BofA's commodities team pointed to rising LNG spot prices and growing shipping costs as early market signals that underscore the potential severity of supply disruptions. Those price signals could intensify if inventories are drawn down.

Among Asian economies, Taiwan, Japan, and Korea were identified as the most vulnerable to a prolonged LNG shortage. Each of these countries has limited domestically available natural gas, relies heavily on the fuel for electricity generation, and maintains reserve levels sufficient for only a few weeks of domestic consumption.

The analysts emphasized that an Asian LNG shortfall would be distinct from the 2022 Russia-Ukraine gas disruption. The difference lies in the root cause: in this scenario the constraint would be physical disruption to supplies rather than a primarily geopolitical squeeze. That distinction matters for how buyers and policymakers respond because regional purchasers would be competing for a limited pool of supply that is usually allocated through long-term contracts.

Regulatory frameworks in many Asian markets could result in industrial users facing rationing ahead of residential consumers, the bank said. If industrial electricity supplies were curtailed, that would create direct risks for manufacturing output and the complex supply chains supporting the technology sector.

Asia's use of LNG for power generation has risen since 2022, the analysts noted, driven by a combination of nuclear and coal plant retirements and increased electrification. That increased dependence reduces the margin for error if physical deliveries are interrupted.

For policymakers, BofA outlined a menu of short-term measures that can be deployed. These include aggressive bidding for spot cargoes, fuel switching where technically and politically feasible, and accelerating the restart of coal or nuclear plants where governments deem it possible. If constraints become severe, authorities could also implement efficiency measures and demand reduction programs.

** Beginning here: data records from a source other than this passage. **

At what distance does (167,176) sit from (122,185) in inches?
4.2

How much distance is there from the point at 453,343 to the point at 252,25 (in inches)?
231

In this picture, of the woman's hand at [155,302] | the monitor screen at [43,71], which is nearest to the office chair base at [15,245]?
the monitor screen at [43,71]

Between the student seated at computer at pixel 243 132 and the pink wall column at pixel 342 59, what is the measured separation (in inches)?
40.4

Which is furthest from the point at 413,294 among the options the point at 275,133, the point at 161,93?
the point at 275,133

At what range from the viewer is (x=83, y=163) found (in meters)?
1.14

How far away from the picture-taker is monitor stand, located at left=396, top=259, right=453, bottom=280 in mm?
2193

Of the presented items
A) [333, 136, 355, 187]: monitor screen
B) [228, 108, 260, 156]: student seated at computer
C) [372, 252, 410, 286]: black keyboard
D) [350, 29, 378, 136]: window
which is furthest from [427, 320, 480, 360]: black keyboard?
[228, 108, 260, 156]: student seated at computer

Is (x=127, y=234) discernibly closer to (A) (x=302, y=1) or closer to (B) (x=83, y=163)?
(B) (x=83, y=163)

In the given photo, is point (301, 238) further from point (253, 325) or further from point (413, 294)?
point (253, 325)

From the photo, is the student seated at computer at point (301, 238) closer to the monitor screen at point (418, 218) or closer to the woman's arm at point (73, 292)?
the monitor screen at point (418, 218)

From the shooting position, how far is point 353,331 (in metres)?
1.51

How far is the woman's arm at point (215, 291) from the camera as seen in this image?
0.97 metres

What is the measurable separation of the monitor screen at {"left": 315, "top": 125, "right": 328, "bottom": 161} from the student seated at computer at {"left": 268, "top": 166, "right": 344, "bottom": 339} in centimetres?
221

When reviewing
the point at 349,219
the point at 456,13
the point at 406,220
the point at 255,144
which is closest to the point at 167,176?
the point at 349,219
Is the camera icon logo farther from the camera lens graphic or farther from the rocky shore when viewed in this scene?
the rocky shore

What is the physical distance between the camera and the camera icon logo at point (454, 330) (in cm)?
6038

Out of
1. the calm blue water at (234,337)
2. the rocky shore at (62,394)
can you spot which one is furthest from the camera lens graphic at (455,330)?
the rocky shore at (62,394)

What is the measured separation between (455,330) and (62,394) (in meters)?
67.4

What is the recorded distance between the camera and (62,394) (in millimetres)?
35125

On a longer horizon, the bank recommended steps to build resilience: expanding storage capacity, diversifying supply contracts away from Middle Eastern sources, and increasing investment in renewables and nuclear generation.

BofA expects Asian central banks to watch carefully for inflationary fallout from any energy shock. The bank's base case assumes tensions in the Middle East will be short-lived and that central banks will tolerate temporary energy-driven price moves. However, it warned that if oil prices were to stay above $100 per barrel for several quarters and those higher costs translated into increased long-term natural gas contract prices, consumer price inflation in most Asian economies could exceed policy targets and prompt central banks to resume interest rate increases.

Risks

  • Physical disruptions in the Strait of Hormuz or potential Qatar production halts could sharply reduce LNG flows to Asia, threatening industrial electricity supply and manufacturing output.
  • Depletion of short-duration LNG inventories could exacerbate price spikes, as signaled by rising spot and shipping costs, increasing inflationary pressure on consumers and businesses.
  • If oil prices remain above $100 per barrel for several quarters and push up long-term natural gas contract prices, consumer price inflation in many Asian economies could exceed policy targets and force central banks to raise interest rates, affecting financial markets and domestic demand.